What is required -> The answer is the full listing restated exactly, without any pictures.

Data extract ->
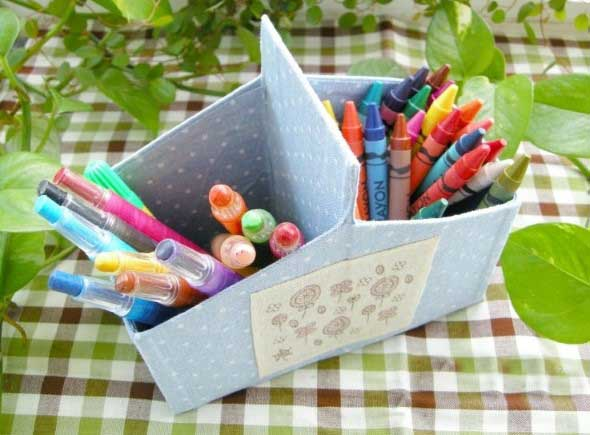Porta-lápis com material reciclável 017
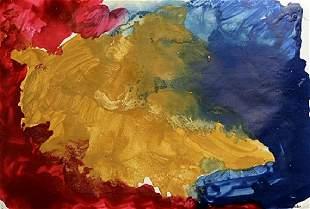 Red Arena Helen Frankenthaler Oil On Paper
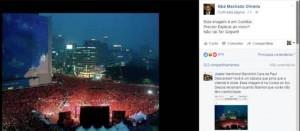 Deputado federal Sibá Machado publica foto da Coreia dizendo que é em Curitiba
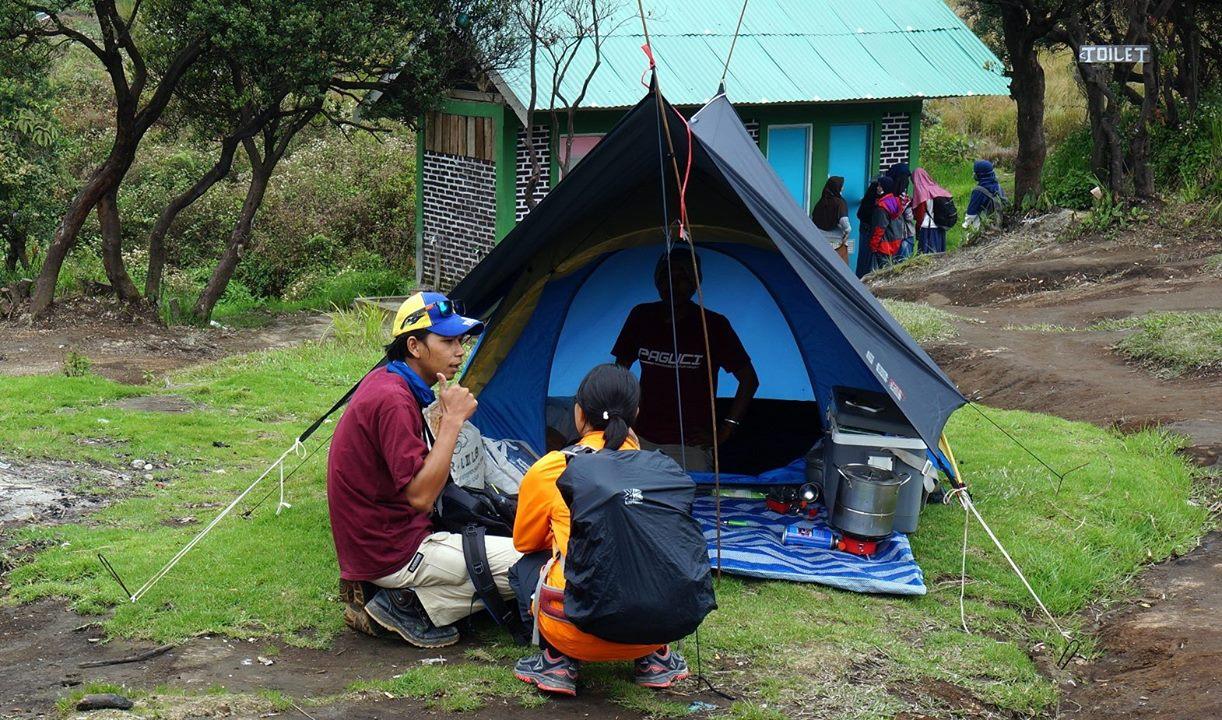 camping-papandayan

Answer ->
Porta-lápis com material reciclável 017
 Red Arena Helen Frankenthaler Oil On Paper
 Deputado federal Sibá Machado publica foto da Coreia dizendo que é em Curitiba
 camping-papandayan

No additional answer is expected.